** Start of Records supplied **
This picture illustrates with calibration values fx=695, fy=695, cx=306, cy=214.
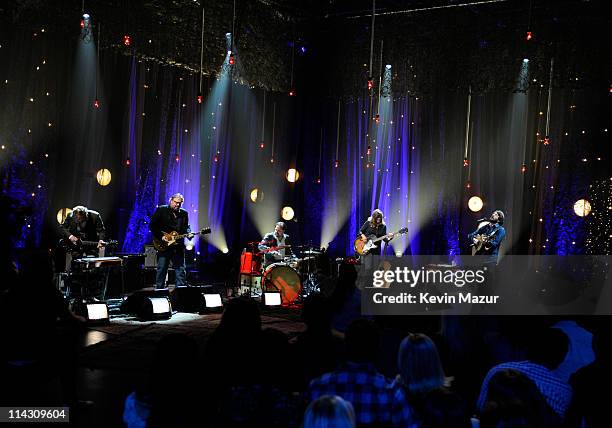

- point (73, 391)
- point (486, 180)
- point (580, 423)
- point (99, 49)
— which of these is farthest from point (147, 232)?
point (580, 423)

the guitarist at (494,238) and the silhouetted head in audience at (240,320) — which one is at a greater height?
the guitarist at (494,238)

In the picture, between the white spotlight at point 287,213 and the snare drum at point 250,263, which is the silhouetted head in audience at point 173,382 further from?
the white spotlight at point 287,213

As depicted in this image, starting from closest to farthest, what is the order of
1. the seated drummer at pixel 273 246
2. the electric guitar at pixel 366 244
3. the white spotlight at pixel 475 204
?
the seated drummer at pixel 273 246 < the electric guitar at pixel 366 244 < the white spotlight at pixel 475 204

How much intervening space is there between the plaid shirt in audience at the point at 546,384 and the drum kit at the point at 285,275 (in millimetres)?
8428

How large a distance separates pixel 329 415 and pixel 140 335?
Answer: 6.53m

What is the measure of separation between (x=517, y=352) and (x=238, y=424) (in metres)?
1.69

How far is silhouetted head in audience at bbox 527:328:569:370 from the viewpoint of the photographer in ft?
12.0

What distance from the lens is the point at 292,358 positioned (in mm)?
3965

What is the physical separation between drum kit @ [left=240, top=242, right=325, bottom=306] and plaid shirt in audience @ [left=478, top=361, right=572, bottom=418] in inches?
332

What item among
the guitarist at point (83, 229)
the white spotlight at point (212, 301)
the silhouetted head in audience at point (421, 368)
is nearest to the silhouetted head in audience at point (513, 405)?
the silhouetted head in audience at point (421, 368)

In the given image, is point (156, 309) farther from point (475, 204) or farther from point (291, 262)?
point (475, 204)

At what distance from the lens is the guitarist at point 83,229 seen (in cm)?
1073

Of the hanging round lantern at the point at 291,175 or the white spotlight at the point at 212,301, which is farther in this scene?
the hanging round lantern at the point at 291,175

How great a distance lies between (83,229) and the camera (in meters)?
11.1
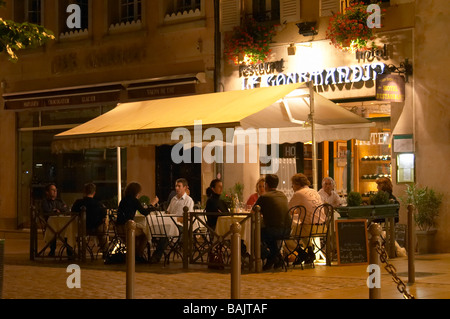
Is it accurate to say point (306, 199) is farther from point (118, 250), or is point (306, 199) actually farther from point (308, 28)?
point (308, 28)

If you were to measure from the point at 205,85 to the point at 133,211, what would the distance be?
** End of Records supplied **
Return each line above that contains the word "electric".

2. the electric guitar at pixel 366 244
the seated drummer at pixel 273 246 < the electric guitar at pixel 366 244 < the white spotlight at pixel 475 204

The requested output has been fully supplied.